According to one writer the craze for aspic in the fifties arose from people wanting to show off their wealth:


"We’ve all wondered what the hell could motivate someone to [prepare, serve, and eat so many gel-based foods] — well, it was simply so they could brag about owning a refrigerator. You can’t solidify gelatin without refrigeration, and so you couldn’t serve Jellied Bouillon with Frankfurters unless you were above a certain income level … So people started jellying vegetables, meats, salads, cream, and pretty much everything in their kitchen." The Good Old Days

Which brings me back to the dish of the day, as it were, Poached eggs in aspic - or Oeufs en gelée. According to one blogger they can be found in most charcuteries in Paris - this is an example she gave - one in which the egg is wrapped in ham. The writer - Clotilde - loves them:


"First, there is the simple joy of freeing the egg from its thin plastic mold, running a knife around the aspic, squeezing the supple sides of the cup, and plopping its contents onto your plate. Secondly, you get to cut through the whole thing with your fork, rupturing the yolk and forming a golden puddle that just begs to be dabbed with a piece of fresh baguette. And then, as you eat your way through the egg, each bite reveals clean and fresh flavors, the glistening smoothness of the aspic responding marvellously well to the rich velvet of the yolk." Clotilde - Chocolate and Zucchini


She admits to never having cooked one, but then I guess if they are available in your local charcuterie why would you bother? Robert Carrier is also a fan - but then he is spruiking his recipe:


"one of the most agreeable first courses I know is a simple poached egg set in tarragon - or Madeira-flavoured aspic. The amber-tinted aspic, shimmering and cool, just firm enough to hold the egg; the egg itself, cooked to the point of perfection with its yolk still soft and runny; a design of tender tarragon leaves glinting greenly against the soft whiteness of the egg." Robert Carrier


Mind you there are others who are even more vehement - but in disgust.

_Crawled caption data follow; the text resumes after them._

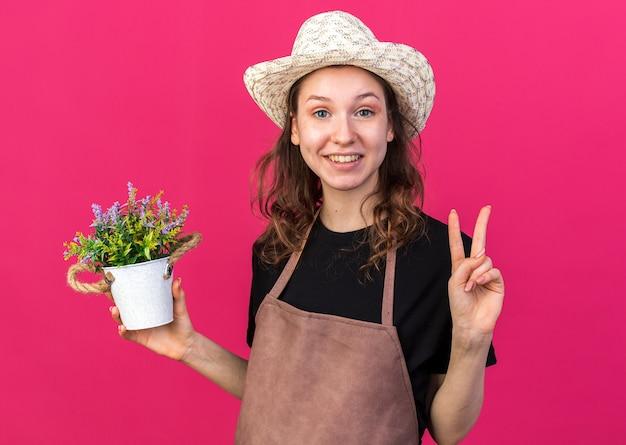 Lächelnde junge gärtnerin mit gartenhut, die blume im blumentopf hält und friedensgeste zeigt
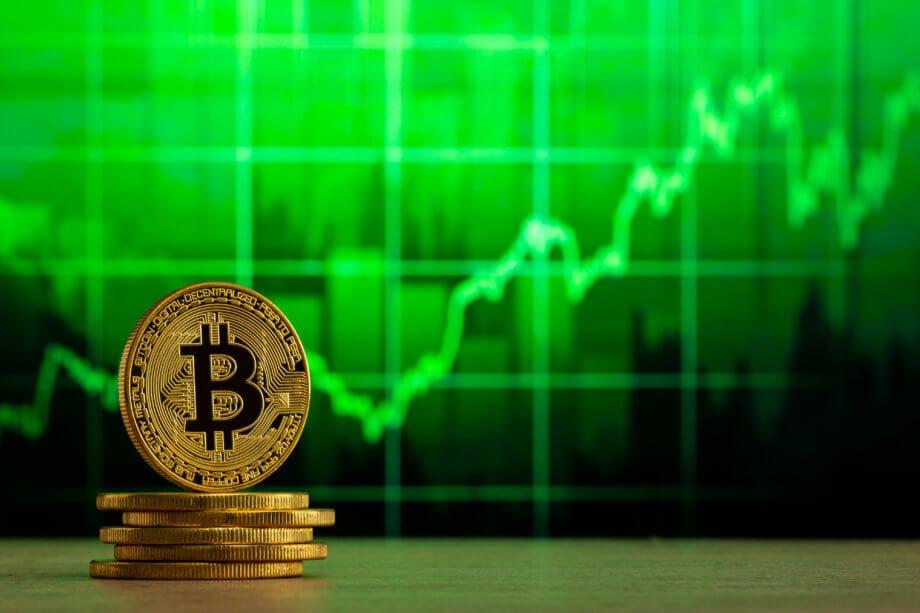 Mehrere goldene Bitcoin Münzen die gestapelt sind und im Hintergrund wird eine grüne Chart Linie angezeigt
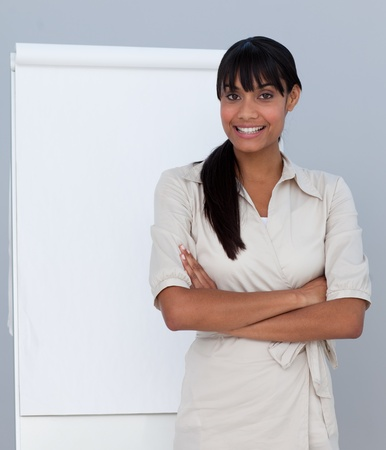 Smiling Afro-American businesswoman giving a presentation  photo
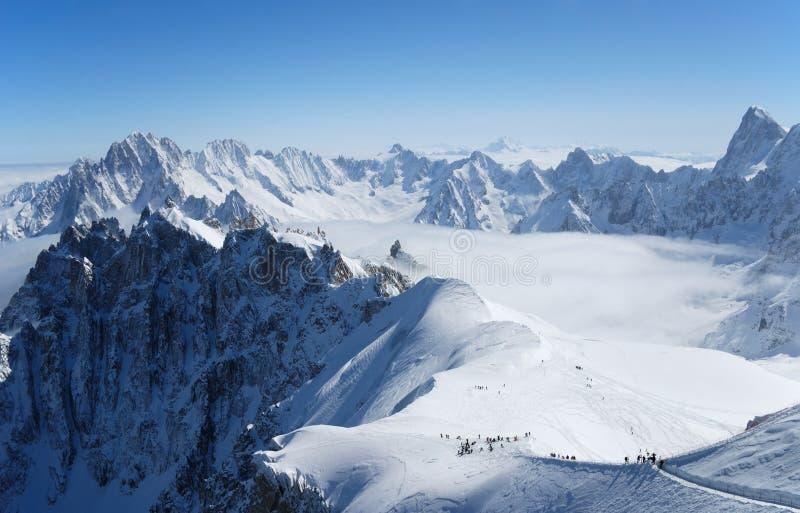 Cuesta de la nieve con los montaña-esquiadores, las montan@as fotos de archivo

" … it was like a big wine gum of pus, only not that nice." A. A. Gill


"Not only did this taste terrible and have a horrible texture, it was also time-consuming. I can now say I have spent the better part of two days making something that I only took one bite of." Laura the Gastronaut


Which is enough to put you off for life and I have to say I don't think I really fancy a cold poached egg. It is an haute cuisine classic though and was being devoured in the first class lounge on the Titanic on the day it went down into the ice-cold sea. The first item on the menu - how do they know that? - was Oeufs de caille en aspic et caviar (Quail Eggs in Aspic with Caviar).

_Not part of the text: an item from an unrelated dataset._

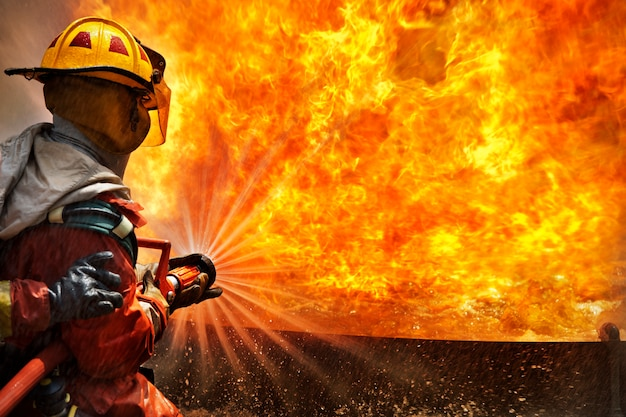 Vigili del fuoco usando l'estintore e l'acqua dal tubo per la lotta antincendio all'allenamento a fuoco Foto Premium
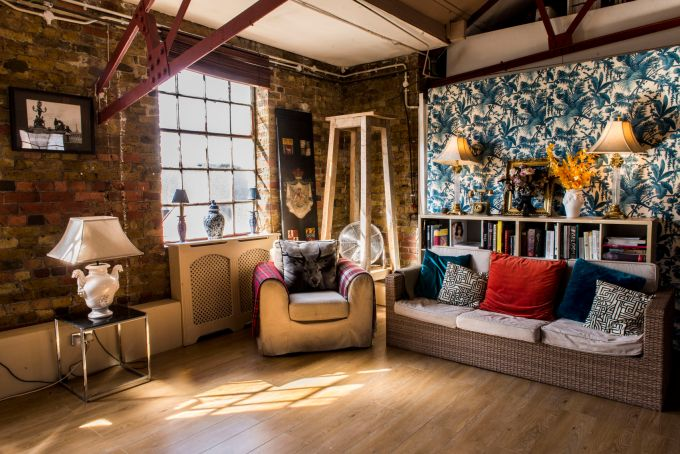 the gallery at lumiere london is a cool loft style event space with sofas and larry wallpapaer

As I said, this is the last volume of the cookery course, and the last of Robert Carrier's books for now. Here he is on the cover looking dapper as always, and about to sprinkle cheese on something that looks like a cross between a quiche, a pissaladière and a pizza. Rather more tempting than eggs in aspic. The other chapters in this book cover Pan-frying and sautéing; Deep-frying fish, poultry, fritters and beignets; Cooking game; Oriental vegetables and salads; Baking with yeast and Ice creams and Bombes. A fine mix of retro and modern. Indeed it is interesting to see which of those categories have thrived - Pan-frying and sautéing, Oriental vegetable and salads, (though an outdated use of words - we say Asian these days, not Oriental - which is interesting in itself). Deep-frying is, of course, still popular and always will be, but I think we are a bit more aware of the bad health aspects of this these days. Baking with yeast - well COVID made us all bake bread we are told. But bombes - a retro thing surely - and game - not very big here - other than kangaroo, but it still is in Europe. He was a man of his time, flamboyant and poncey with some very fussy food suggestions, but he was also a man well-ahead of his time with a vast repertoire of dishes that we still delight in making in this house, and in my children's houses today. Tasty, easy, and often surprising. He is a master.


Jane Grigson is next on the bookshelf. A little later and a little more homely, yet erudite.